課題一覧 -
1. 出典文書によると、さつき屋の「お仕事インタビュー本」はいくらで売られていましたか。
2. 出典文書に戻り、労働における「花形」とは何かについて、筆者が疑問の形で挙げている例をすべて書き出しなさい。
3. 男性看護師へのインタヴューを扱った本の感想文を、最後の一文の後から書き継ぎなさい。

出典文書 -
════

あなたのkugyoを埋葬する

主に読書内容の整理のためのブログです。Amazon.co.jpアソシエイト。

オ37 さつき屋,お仕事インタビュー本(¥100)

第21回文学フリマ感想 Advent Calendar 2015 - Adventar,はじめました.この記事で3日め.
私が第21回文学フリマ東京で買った本のリストはこちらです: 購入全誌感想(23評/23冊) - kugyoを埋葬する

オ37 さつき屋,お仕事インタビュー本(¥100)

さつき屋 [第二十一回文学フリマ東京・ノンフィクション|インタビュー] - 文学フリマWebカタログ+エントリー
「お仕事インタビュー本」さつき屋@第二十一回文学フリマ東京 - 文学フリマWebカタログ+エントリー

 男性看護師に業界裏話をインタヴューしたペーパ.職業ものっていうのはいつの時代のどんな職のでもおもしろい.
 看護師業界は女性社会だということが強調されていて,そこに対するアンビヴァレントな思いがうかがえるインタヴューだった.力仕事ができる,雰囲気がぎすぎすしない(これは異物が入ってくるからというだけで,男性だからってわけではないと思うが)などの理由で男性看護師は歓迎されるそうだが数が少ない,それを男性看護師から見ると,女性看護師とは仕事がしづらく,男性看護師にもっと増えてほしい,という感想になるようだ.どこの部署が花形であるとかいった情報もおもしろい.(ただ,私は労働における花形ってのがよくわからないんだよね.メディアに露出したり顧客に直接ほめられたり人望集めてチームの舵取りしたりするのが花形か?)

════

抜粋データ -

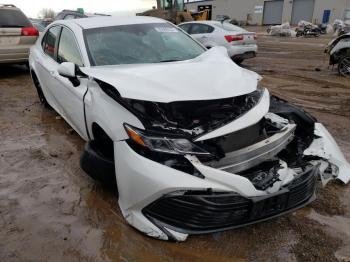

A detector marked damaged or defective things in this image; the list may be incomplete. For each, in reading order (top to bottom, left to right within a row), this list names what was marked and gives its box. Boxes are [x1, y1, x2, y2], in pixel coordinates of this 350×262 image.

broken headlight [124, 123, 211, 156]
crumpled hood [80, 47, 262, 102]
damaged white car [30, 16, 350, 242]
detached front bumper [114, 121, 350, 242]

════

解答一覧 -
1. 100円です。

2. メディアに露出すること、顧客に直接ほめられること、人望を集めてチームの舵取りをすること。

3.
 賃金に関しては,このインタヴュイーは労働の対価としては安定度もあってわりがいいと思っているらしい.ただ,インタヴュー中では触れられていないが,看護師業界の現在の待遇って,過去に女性看護師が労働争議に踏み切ったおかげなんだよね.それまではもっとひどかったという.だから,まあ仕事のうえで日々の摩擦はあると思うのだが(自分の機嫌を満足させることを仕事のスムーズな遂行より優先させるひとは男女問わず一定数いて,そういうひととスムーズに仕事を遂行するのは——当然だが——たいへんだ),「女子はつるむ民族だから」というその背景に,そういう争議のための“つるみ”もあったんだな,とときおり想像してもよいかもしれない.

 完売しちゃったそうなので,一期一会……次回も楽しみ.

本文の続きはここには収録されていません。